--- Stated exercise 1 ---
Please copy from the news report on Prince Charles's India visit the passage that begins at the words "New Delhi, Nov" and stops after "in India tweeted.".
--- Stated exercise 2 ---
Rewrite the records from the line that has "How far is point" through the end of the records, replacing "camera" with "viewer" and changing nothing else.

--- Page ---
•••
New Delhi, Nov 9: Prince Charles, the Prince of Wales, accompanied by his wife, the Duchess of Cornwall, Camilla Parker-Bowles, arrived New Delhi on Wednesday on a two-day visit to India at the final leg of their 10-day four-nation tour that also took them to Singapore, Malaysia and Brunei.

“Their Royal Highnesses Prince of Wales and the Duchess of Cornwall arrive,” the British High Commission in India tweeted.

Prince Charles is scheduled to meet Prime Minister Narendra Modi on Wednesday evening and discuss a wide range of issues, including that of the Commonwealth Heads of Government Meeting (CHOGM) which will take place in April 2018 in the UK.

Prince Charles
Prince Charles arrives in India with his wife. IANS.

Ahead of the royal couple’s arrival, External Affairs Ministry spokesperson Raveesh Kumar said climate change, Sustainable Development Goals (SDGs), economic cooperation, and other bilateral issues would also come up for discussion.
•••
--- Data to process ---
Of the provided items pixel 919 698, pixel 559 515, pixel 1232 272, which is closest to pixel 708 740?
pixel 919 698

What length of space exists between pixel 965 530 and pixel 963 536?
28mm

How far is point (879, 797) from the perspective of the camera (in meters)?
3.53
•••
--- Final result 1 ---
New Delhi, Nov 9: Prince Charles, the Prince of Wales, accompanied by his wife, the Duchess of Cornwall, Camilla Parker-Bowles, arrived New Delhi on Wednesday on a two-day visit to India at the final leg of their 10-day four-nation tour that also took them to Singapore, Malaysia and Brunei.

“Their Royal Highnesses Prince of Wales and the Duchess of Cornwall arrive,” the British High Commission in India tweeted.

--- Final result 2 ---
How far is point (879, 797) from the perspective of the viewer (in meters)?
3.53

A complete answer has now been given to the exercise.